After Miles died there started to be discussions about what would happen now. Would they do a funeral or just a grave side? How much are things going to cost? etc.
Well it turns out it is really expensive to die.

The family came together and offered to do different things to alleviate the costs. My brother Ryan, an expert wood worker, would make the casket

For the guest book I wanted to be able to use the pictures that the professional photographer took, but Mark and Ashley told me she said it would take a couple weeks before they were ready. I called and asked if I could get them before the funeral and she had it *done for me on Sunday.* That gave me a week. Now typically when I have a lot of things on my plate that I need to get done the words that best describe me are: stressed, frantic, moody, panicked, and rushed. But this time I did not feel that, I felt *peace*. I could sit down to read books with my kids without thinking, "I don't have time for this, I need to work." I was able to put up my Christmas decorations and take care of my kids without anxiety. The house work did go undone and I went to bed later than usual, but something had to give. But, my kids did start sleeping in to times like *9:00* So I was not a tired as I could have been. On Tuesday my visiting teachers were coming and I thought of calling them and telling them it was not a good week, but decided it would be okay. I am so glad I did. They came teaching a wonderful message and they gave me a copy of a *beautiful talk* that reinforced the feelings of peace I was already having. I believed this kept things calm in our home. Not only was I not stressed, I was confident that I could get things done, and without spending hours online looking for ideas (I do this sometimes and sometimes I find things and sometimes I don't. Either way it is hours wasted when I am capable of doing it on my own). *I finished it on Wednesday* which is fast for me. Then I had the rest of the week to do the centerpieces and programs. Since then I have been working very hard to get everything made for Christmas and I am very glad to say I am almost done. I am so grateful for all the tiny miracles that have happened to help me a long.
The funeral was beautiful. You might not think there would be much to say about someone that only live 2 days, but there was and it was all very sweet. Can you tell I had been crying?

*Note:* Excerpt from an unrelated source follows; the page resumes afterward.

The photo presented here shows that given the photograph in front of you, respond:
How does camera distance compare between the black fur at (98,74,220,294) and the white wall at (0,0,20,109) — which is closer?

but my kids can *ALWAYS make me smile*.
The only thing I would have changed is I wish I had gotten to say hi to more people. I saw them and was so glad they were there and I wanted to say, "hi" but I didn't. I am glad for all the people who have been supporting my brother and sis-in-law through this.

Miles funeral was on Saturday, but he was buried on Monday (did you know the charge a lot of overtime to bury in Saturday?).
It was very cold outside, and we kept it very short. And I don't know about everyone else, but it felt good to have all the formalities over with. It feels good to let him "rest". I will never forget this little boy. He has a strong spirit and I feel blessed to have felt it.